When the new Downtown East mixed-use development breaks ground on 14 acres on East Market Street — sooner we hope, rather than later — it would be nice if it were, you know, actually downtown.

Strictly speaking, it won’t be. With only a few jagged exceptions, the official boundaries of the Central Business District come to a screeching halt at the Norfolk Southern railroad tracks on the eastern edge of downtown.

In many respects those tracks, which follow a gentle curve through the city en route to Bryan Park and on to southern Virginia, have been a border wall of sorts in Greensboro. Between east and west. And more significantly, white and black.

In recent years, that dividing line has begun to blur with the neotraditional Southside development finding success on the proverbial “other side of the tracks.” Then there are the two phases of City View Apartments. And two abandoned buildings on East Washington Street reimagined by local developer Any Zimmerman as Studio 503, a workspace for artists, photographers and musicians.

More recently, one of the most impressive legs of the Downtown Greenway is under construction along Murrow Boulevard.

But even most of that stretch of the Downtown Greenway isn’t technically downtown. It generally runs along the outer edge of the border.

The center city’s boundary seems almost gerrymandered in the east, jutting out to include Southside but then dipping sharply back to the west as it crosses East Washington Street.
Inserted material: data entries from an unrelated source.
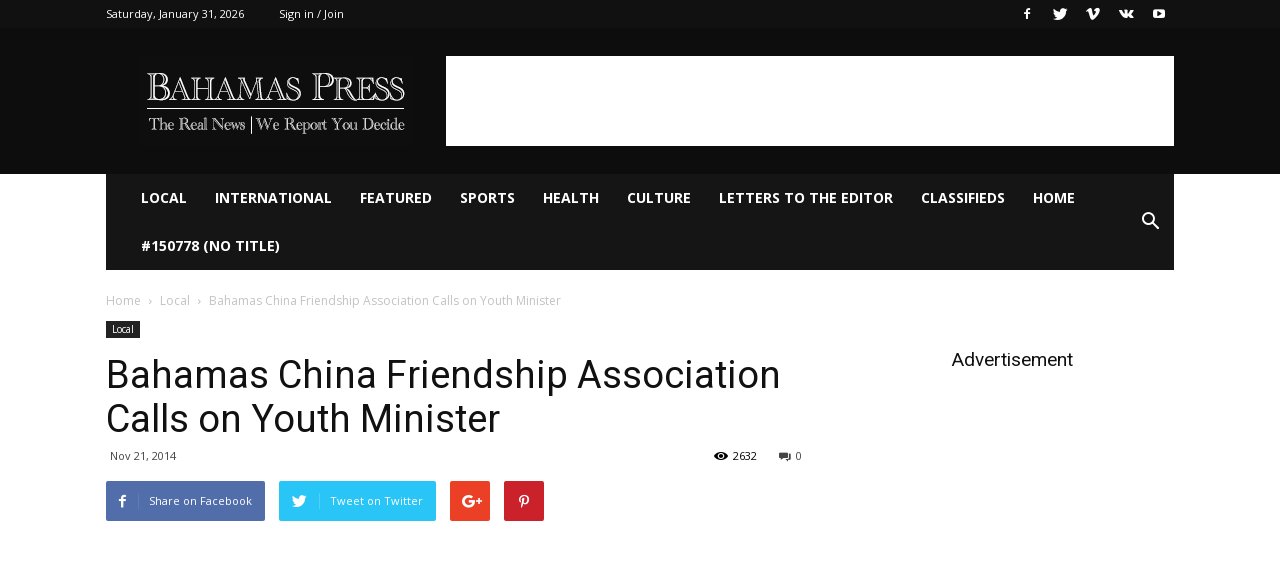

--- FILE ---
content_type: text/html; charset=utf-8
request_url: https://www.google.com/recaptcha/api2/aframe
body_size: 267
content:
<!DOCTYPE HTML><html><head><meta http-equiv="content-type" content="text/html; charset=UTF-8"></head><body><script nonce="xPg8eL266Avv3w92_1PRPQ">/** Anti-fraud and anti-abuse applications only. See google.com/recaptcha */ try{var clients={'sodar':'https://pagead2.googlesyndication.com/pagead/sodar?'};window.addEventListener("message",function(a){try{if(a.source===window.parent){var b=JSON.parse(a.data);var c=clients[b['id']];if(c){var d=document.createElement('img');d.src=c+b['params']+'&rc='+(localStorage.getItem("rc::a")?sessionStorage.getItem("rc::b"):"");window.document.body.appendChild(d);sessionStorage.setItem("rc::e",parseInt(sessionStorage.getItem("rc::e")||0)+1);localStorage.setItem("rc::h",'1769901336973');}}}catch(b){}});window.parent.postMessage("_grecaptcha_ready", "*");}catch(b){}</script></body></html>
Then it juts out again to the east to include the U.S. Post Office, Thomas Tire & Automotive and a State Employees Credit Union branch.

As those current lines stand, Downtown East, which could be transformational for East Market Street and nearby N.C. A&T, if and when it materializes, may as well be in Burlington.

Why does any of this matter?

It would include that part of the city in efforts to market and promote downtown development. It could extend downtown events to the east. It could support one of the Downtown Greenway’s core missions: connecting neighborhoods in Greensboro (if that happens, the idea of a downtown trolley sounds a lot more practical).

What better time to grow downtown than as the greenway nears completion?

Foremost, it makes a statement. A downtown footprint that crosses the railroad tracks would obliterate a physical and psychological barrier.

There are some potential downsides to downtown expansion in the east: the threat of gentrification and some stricter rules for design and parking. But the pluses far outweigh those manageable consequences.

Others have pondered the same problem and come up with more, uh, exotic solutions. One planner suggested a building that straddles the railroad tracks. Another suggested replacing the berm that supports the railroad tracks with an elaborate, see-through trestle. Either is as a likely to happen as an appearance by the Great Pumpkin at Hamburger Square.

A more practical idea is simply to change the lines (state lawmakers do it all the time — not that we’re suggesting involving those guys).

We’ve said it before but perhaps we should say it more loudly: Tear down that wall, Greensboro.